Description

Banque Havilland is a private bank headquartered in Luxembourg with offices in Monaco, London, Liechtenstein, Dubai, and Switzerland.[623] [622] It is owned by the family of David “Spotty” Rowland,[624] [625] a British property developer and former treasurer of and major donor to the British Conservative Party.[625] [626]

Leyla and Arzu Aliyeva were clients of Banque Havilland, according to confidential files leaked to Bloomberg.[626] The sisters’ relationship with the bank began after the Rowlands accompanied the UK’s Prince Andrew on a diplomatic trip to Azerbaijan in 2008.[626] Emails seen by Bloomberg show that, in 2009, PASHA Holding LLC, an Azerbaijani conglomerate owned by the Aliyeva sisters since 2013,[1336] [1112] [1270] [341] sent $5 million to an investment fund controlled by the Rowlands that had an account at Banque Havilland.[626] In 2014, Banque Havilland bought a Bahamas-based bank where the Aliyeva sisters had accounts.[528] [341] [626] Bloomberg did not name the Bahamas-based bank, but Banque Havilland acquired Pasche Bank & Trust, a Bahamas bank, in 2014.[1008]

Shortly thereafter, the sisters opened five more accounts at Banque Havilland in Luxembourg, according to a 2018 report by the Commission de Surveillance du Secteur Financier (CSSF), the country’s financial regulator.[626] According to the CSSF report, the bank had classified the Aliyeva sisters as politically exposed persons (PEPs), as it was required to do, but had failed to obtain sufficient documentation to establish their source of wealth.[626] The report stated that Banque Havilland held documents showing that transfers tied to the Aliyev family had been monitored by banks in the US and that two banks in Dubai no longer wished to process payments on their behalf.[626] The CSSF report concluded that Banque Havilland had failed to put measures in place for “high-risk clients” and had failed to establish the nature of the sisters’ business relationship with Mikhail Gutseriev, a billionaire Russian oligarch whose family the sisters had lent money to using their accounts at the bank.[626] [627]

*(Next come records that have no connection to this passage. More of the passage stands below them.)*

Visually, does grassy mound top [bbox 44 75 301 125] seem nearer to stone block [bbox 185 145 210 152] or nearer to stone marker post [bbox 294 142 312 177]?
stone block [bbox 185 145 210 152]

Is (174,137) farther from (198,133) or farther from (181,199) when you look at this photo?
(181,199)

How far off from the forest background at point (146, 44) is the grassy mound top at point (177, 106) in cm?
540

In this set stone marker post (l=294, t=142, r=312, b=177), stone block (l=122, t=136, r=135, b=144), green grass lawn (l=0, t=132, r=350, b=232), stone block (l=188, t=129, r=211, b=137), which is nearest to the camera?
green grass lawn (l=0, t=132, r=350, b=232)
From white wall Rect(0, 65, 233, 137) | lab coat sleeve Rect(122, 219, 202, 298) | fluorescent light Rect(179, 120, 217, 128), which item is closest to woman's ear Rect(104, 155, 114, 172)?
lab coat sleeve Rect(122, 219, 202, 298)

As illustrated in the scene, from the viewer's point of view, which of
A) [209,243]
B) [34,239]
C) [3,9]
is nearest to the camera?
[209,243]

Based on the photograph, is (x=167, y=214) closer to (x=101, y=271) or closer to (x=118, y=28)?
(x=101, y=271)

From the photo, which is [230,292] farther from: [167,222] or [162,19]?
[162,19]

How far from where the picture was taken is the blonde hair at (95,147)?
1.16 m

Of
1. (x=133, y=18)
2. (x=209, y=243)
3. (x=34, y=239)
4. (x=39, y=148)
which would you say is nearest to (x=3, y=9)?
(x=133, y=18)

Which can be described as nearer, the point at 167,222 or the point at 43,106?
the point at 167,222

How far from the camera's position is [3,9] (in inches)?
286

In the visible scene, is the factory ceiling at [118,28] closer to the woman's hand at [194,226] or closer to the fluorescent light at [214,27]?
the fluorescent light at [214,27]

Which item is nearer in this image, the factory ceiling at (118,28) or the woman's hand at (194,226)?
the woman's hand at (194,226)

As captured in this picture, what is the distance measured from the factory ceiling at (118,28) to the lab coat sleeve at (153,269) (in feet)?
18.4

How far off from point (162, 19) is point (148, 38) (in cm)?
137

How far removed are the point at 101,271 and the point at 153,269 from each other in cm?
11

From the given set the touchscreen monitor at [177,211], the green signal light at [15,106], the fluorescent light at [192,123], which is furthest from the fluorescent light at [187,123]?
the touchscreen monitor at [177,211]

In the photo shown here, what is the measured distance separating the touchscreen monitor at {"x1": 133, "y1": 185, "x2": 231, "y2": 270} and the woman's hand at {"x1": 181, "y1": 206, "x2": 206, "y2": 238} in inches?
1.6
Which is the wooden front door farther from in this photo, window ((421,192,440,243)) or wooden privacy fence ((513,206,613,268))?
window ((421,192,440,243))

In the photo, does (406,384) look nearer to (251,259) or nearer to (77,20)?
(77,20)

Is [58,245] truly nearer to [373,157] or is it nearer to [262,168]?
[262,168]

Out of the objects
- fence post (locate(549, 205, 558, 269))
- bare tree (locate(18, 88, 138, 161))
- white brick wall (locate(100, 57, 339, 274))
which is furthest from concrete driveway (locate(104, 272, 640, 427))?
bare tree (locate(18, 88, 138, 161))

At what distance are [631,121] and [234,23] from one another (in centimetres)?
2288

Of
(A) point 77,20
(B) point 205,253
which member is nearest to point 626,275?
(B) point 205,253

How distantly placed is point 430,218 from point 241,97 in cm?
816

According to Bloomberg, the bank was investigated by the CSSF for potential offences involving laundering money for their politically exposed clients, including Leyla and Arzu Aliyeva.[1061] In December 2018, the CSSF fined Banque Haviland 4 million euros ($4.6 million) for failure to comply with anti-money laundering regulations.[1062] [1083] The CSSF referred the matter to Luxembourg prosecutors, who opened a criminal probe.[1061]